**Work instructions:**
Could you give back the whole listing exactly as written?
━━━━━ Data provided
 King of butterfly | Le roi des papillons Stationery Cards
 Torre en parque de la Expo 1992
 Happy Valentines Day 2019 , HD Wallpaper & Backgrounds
━━━━━━━━━━
**Exercise result:**
 King of butterfly | Le roi des papillons Stationery Cards
 Torre en parque de la Expo 1992
 Happy Valentines Day 2019 , HD Wallpaper & Backgrounds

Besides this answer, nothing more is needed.